***** TASK MATERIAL

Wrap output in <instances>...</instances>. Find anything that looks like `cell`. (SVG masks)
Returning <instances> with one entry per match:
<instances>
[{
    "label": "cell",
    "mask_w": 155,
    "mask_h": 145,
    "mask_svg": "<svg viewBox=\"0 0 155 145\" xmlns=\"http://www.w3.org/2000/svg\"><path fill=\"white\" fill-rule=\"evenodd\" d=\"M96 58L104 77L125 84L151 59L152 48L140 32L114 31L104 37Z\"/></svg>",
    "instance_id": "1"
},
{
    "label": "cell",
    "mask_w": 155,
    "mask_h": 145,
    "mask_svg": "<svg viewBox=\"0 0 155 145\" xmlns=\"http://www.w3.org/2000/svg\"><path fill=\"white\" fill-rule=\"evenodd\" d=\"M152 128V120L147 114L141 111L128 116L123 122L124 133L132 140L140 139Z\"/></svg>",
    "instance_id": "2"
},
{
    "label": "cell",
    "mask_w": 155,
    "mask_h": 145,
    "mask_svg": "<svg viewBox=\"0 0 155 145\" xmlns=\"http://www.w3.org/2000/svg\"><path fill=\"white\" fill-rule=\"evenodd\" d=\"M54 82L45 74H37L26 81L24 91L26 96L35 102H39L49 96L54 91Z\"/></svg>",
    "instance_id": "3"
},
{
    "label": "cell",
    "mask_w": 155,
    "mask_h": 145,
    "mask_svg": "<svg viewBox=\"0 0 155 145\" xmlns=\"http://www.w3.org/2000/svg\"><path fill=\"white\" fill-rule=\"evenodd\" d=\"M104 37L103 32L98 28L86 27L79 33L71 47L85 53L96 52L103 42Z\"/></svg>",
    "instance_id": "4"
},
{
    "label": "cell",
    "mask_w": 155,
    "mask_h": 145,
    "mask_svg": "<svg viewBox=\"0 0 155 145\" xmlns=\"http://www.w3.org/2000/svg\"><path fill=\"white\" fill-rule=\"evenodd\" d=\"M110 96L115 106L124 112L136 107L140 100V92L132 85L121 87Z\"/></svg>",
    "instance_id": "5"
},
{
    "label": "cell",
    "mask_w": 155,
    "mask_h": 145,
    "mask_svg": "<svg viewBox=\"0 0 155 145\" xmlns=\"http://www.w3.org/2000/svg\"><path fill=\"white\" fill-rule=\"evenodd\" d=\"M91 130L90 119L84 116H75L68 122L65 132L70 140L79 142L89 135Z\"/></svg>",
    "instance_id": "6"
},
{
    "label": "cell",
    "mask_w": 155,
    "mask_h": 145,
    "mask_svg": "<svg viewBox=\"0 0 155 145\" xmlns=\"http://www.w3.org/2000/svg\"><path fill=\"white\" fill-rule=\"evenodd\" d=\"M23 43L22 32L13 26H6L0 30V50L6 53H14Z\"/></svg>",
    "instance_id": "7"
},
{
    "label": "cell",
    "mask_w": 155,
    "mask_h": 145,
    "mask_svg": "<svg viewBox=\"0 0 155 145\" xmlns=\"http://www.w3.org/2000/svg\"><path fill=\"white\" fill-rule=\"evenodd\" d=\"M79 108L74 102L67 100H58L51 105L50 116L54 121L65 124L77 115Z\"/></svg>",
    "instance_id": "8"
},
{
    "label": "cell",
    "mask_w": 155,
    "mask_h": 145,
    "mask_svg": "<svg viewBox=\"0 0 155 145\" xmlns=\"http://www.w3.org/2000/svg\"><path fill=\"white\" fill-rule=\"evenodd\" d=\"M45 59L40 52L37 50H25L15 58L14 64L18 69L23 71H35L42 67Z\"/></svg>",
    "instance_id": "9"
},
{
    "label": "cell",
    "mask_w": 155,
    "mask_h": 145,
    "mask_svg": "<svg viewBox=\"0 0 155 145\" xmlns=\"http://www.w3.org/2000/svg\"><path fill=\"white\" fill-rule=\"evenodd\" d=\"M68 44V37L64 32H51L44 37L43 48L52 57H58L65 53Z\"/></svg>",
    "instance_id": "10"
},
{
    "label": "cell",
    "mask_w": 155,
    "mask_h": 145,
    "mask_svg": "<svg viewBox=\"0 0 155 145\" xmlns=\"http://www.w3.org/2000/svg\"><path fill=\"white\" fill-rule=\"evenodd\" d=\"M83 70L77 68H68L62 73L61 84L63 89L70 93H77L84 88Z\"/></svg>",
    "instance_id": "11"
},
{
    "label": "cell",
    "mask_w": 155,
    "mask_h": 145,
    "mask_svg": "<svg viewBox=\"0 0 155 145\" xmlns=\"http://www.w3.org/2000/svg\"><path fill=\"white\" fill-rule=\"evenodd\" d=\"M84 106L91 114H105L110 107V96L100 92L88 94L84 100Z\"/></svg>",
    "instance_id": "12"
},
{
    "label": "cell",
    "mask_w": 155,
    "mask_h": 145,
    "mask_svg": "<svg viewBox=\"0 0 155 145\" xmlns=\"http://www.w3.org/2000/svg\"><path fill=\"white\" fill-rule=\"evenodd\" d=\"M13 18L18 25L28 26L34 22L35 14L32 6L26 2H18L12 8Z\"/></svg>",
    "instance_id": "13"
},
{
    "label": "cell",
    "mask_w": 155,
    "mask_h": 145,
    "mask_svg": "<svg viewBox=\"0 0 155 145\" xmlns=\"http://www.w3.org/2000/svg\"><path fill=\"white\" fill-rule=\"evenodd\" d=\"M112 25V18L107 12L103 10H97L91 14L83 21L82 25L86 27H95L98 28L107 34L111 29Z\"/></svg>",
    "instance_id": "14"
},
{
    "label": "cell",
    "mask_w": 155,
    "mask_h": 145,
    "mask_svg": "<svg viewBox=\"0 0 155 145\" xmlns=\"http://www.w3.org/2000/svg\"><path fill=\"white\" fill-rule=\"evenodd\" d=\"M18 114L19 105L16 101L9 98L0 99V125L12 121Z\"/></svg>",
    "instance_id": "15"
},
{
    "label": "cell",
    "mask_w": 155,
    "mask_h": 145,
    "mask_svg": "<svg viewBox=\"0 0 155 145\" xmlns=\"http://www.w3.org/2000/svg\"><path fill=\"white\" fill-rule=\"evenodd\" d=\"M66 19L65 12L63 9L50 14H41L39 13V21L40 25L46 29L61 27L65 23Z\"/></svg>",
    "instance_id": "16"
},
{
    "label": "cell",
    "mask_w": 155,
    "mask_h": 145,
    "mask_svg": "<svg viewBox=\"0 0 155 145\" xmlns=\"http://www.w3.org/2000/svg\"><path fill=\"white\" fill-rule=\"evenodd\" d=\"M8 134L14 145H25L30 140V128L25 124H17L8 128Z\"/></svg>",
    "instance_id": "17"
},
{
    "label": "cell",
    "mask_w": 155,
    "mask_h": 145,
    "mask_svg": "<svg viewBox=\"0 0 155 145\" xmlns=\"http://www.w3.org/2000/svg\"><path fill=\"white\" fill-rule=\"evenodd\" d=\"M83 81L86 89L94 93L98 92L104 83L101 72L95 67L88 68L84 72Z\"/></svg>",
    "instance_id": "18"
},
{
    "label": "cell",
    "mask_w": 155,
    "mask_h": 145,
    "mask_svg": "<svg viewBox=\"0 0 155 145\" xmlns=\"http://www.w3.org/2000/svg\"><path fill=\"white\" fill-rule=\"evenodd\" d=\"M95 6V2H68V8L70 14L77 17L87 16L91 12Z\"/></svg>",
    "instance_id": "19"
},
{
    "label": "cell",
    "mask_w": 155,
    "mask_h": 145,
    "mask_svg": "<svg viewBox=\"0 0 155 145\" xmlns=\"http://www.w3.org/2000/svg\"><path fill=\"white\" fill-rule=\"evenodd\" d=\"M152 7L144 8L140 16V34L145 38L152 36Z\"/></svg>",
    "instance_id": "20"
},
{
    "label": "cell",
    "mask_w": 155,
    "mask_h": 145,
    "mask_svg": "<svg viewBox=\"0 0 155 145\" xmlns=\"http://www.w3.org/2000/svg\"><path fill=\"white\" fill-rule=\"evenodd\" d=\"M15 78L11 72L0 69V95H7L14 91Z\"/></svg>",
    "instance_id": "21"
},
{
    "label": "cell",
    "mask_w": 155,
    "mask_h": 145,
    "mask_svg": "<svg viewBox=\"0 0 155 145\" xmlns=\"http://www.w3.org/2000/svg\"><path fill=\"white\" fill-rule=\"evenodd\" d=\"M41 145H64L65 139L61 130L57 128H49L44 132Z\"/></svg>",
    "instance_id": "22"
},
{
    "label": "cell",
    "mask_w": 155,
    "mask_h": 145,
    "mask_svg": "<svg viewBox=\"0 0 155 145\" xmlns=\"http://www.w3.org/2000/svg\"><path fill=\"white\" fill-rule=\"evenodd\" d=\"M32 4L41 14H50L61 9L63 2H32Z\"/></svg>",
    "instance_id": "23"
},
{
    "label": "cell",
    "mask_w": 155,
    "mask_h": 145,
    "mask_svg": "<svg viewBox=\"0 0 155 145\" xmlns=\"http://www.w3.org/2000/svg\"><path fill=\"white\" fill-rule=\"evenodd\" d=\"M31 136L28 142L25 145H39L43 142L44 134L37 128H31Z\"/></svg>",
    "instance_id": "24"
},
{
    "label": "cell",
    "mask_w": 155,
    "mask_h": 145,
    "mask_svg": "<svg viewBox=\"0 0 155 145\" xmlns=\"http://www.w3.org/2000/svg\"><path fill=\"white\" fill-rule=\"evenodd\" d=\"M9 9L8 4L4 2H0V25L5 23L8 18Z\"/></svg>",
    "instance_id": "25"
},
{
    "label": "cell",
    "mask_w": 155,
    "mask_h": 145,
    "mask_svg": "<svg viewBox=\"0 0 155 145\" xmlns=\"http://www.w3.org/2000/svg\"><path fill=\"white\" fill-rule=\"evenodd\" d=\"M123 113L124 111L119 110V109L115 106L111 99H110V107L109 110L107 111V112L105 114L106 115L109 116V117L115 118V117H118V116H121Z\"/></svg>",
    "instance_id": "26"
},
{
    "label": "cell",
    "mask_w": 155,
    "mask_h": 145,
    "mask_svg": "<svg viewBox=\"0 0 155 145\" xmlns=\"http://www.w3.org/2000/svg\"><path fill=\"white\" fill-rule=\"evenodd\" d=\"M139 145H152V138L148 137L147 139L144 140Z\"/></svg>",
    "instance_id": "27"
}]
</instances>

**********

[GIVEN EXERCISE]: Count the lines of the records that contain the string "instances", treating uppercase and lowercase letters as different. Give only the number.

[RESPONSE BELOW]: 4